SQL query engines with MPP architecture, such as Impala, presto, etc., can efficiently support SQL queries, but still need to rely on components such as Kudu, HDFS, Hive Metastore, etc., and the operation and maintenance cost is still relatively high. At the same time, due to the separation of computing and storage, the query engine cannot be very If you can sense the data changes in the storage layer in a timely manner, you cannot do more detailed query optimization. If you want to cache in the SQL layer, you cannot guarantee that the query results are up-to-date. Therefore, our goal is to seek an MPP database that integrates computing and storage to replace our current components of the storage computing layer. We have the following requirements for this MPP database:

  1. Fast enough query performance.
  2. More comprehensive support for standard SQL, user-friendly.
  3. It does not depend on other external systems and is easy to operate and maintain.
  4. Community development is active, which facilitates our subsequent maintenance and upgrades. Doris is an MPP-based interactive SQL data warehouse open source from Baidu to the Apache community. It is mainly used for reporting and multi-dimensional analysis. It mainly integrates Google Mesa and Cloudera Impala technology to meet our above requirements. We conducted internal performance tests on Doris and communicated with the community to determine the solution for Doris to replace the original computing and storage components, so our new architecture is simplified as shown in the following figure:

3.3 Performance Test

Under the condition of configuring roughly the same computing resources, we selected a business with an average daily data volume of about 1 billion, and tested different scenarios (6 event analysis, 3 retention analysis, and 3 funnel analysis), different time ranges ( Query performance of SparkSQL and Doris from one week to one month).

As shown in the test results above, in the growth analysis scenario, the query performance of Doris is significantly improved compared to the SparkSQL+Kudu+HDFS solution. In the event analysis scenario, the query time is reduced by about 85% on average. In the retention and funnel scenarios On average, the query time is reduced by about 50%. For most of our business needs event analysis, this performance has improved a lot.

4 Doris practice and optimization

4.1 Usage of Doris in Growth Analysis Platform

With the increase of access services, our growth analysis cluster has expanded to nearly 100 units at the largest scale, and the stock data has reached the petabyte level. Among them, there are dozens of near real-time product line jobs, tens of billions of data are stored in the database every day, and the daily effective business query SQL reaches 1.2w+. The increase of business and the increase of cluster scale have brought us many problems and challenges. Below we will introduce some problems and countermeasures or improvements encountered in the operation and maintenance of Doris cluster.
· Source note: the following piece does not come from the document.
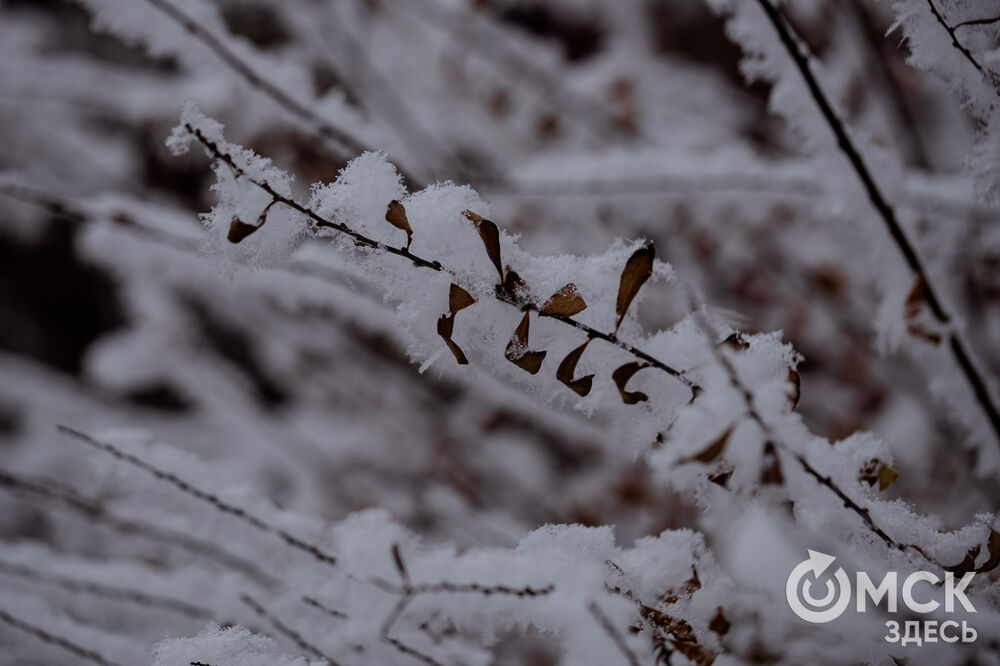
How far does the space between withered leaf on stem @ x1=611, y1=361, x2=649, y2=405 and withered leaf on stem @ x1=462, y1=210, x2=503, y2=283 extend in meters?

4.2 Doris data import practice

The first challenge for Doris to access the business on a large scale is data import. Based on our current business needs, data must be imported in real time as much as possible. For the growth analysis cluster, there are currently dozens of business detail data tables that need to be imported in near real time, including several large businesses (the number of data entries per day in large businesses ranges from billions to tens of billions, the number of fields in 200~400). In order to ensure that data is not inserted repeatedly, Doris uses label to mark the import of each batch of data, and adopts two-phase commit to ensure the transactional nature of data import, either all succeed or all fail. In order to facilitate monitoring and management of data import jobs, we use Spark Streaming to encapsulate the stream load operation to import Talos data into Doris. Every few minutes, Spark Streaming reads a batch of data from Talos and generates a corresponding RDD. Each partition of the RDD corresponds to each partition of Talos, as shown in the following figure:

For Doris, a stream load job will generate a transaction, and the master node of the fe process of Doris will be responsible for the management of the entire transaction life cycle. If too many transactions are submitted in a short time, it will cause damage to the master node of the fe process. a lot of pressure. For each individual stream data import product line job, assuming that the message queue has m partitions in total, the data import of each partition in each batch may perform at most n stream load operations, so one batch of message queues The processing of the data may generate m*n transactions. In order to stabilize the data import of Doris, we adjust the time interval of each batch of data in Spark Streaming from 1min to 3min according to the size of the business data and real-time requirements, and try to increase the data sent by each stream load as much as possible. quantity.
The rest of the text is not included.